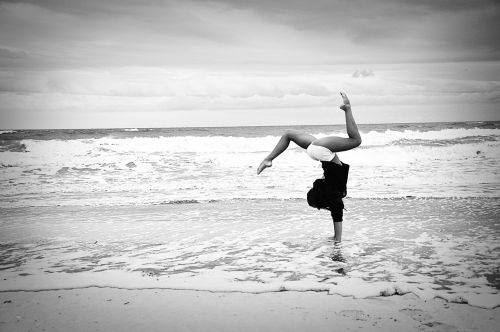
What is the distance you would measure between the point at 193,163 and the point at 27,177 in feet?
20.5

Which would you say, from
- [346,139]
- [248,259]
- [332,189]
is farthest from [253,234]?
[346,139]

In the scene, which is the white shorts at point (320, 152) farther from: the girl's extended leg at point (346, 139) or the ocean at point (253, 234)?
the ocean at point (253, 234)

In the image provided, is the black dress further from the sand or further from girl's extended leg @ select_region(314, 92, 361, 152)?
the sand

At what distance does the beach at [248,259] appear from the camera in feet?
9.65

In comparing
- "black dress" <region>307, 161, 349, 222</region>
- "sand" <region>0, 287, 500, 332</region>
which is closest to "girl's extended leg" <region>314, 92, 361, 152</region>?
"black dress" <region>307, 161, 349, 222</region>

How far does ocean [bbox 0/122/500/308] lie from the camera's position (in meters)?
3.71

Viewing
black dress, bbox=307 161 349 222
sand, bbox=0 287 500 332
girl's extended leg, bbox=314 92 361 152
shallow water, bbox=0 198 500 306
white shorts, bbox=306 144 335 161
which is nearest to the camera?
sand, bbox=0 287 500 332

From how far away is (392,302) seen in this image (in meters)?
+-------+
→ Exercise requirements
Repeat exactly, and only, the lines from the one containing "Which would you say, from" through the end of the material.

→ Problem solution
Which would you say, from
- [346,139]
- [248,259]
- [332,189]
is farthest from [253,234]?
[346,139]

In the scene, which is the white shorts at point (320, 152) farther from: the girl's extended leg at point (346, 139) or the ocean at point (253, 234)?
the ocean at point (253, 234)

In the image provided, is the black dress further from the sand or further from girl's extended leg @ select_region(314, 92, 361, 152)?
the sand

At what distance does the beach at [248,259] appear from the camera in feet?
9.65

In comparing
- "black dress" <region>307, 161, 349, 222</region>
- "sand" <region>0, 287, 500, 332</region>
which is closest to "girl's extended leg" <region>314, 92, 361, 152</region>?
"black dress" <region>307, 161, 349, 222</region>

How far does ocean [bbox 0/122/500/308] lie from the camera's position (in meters)?
3.71

Viewing
black dress, bbox=307 161 349 222
sand, bbox=0 287 500 332
girl's extended leg, bbox=314 92 361 152
shallow water, bbox=0 198 500 306
white shorts, bbox=306 144 335 161
which is nearest to the camera?
sand, bbox=0 287 500 332

From how far away is (392,302) seen in this image (in meters)?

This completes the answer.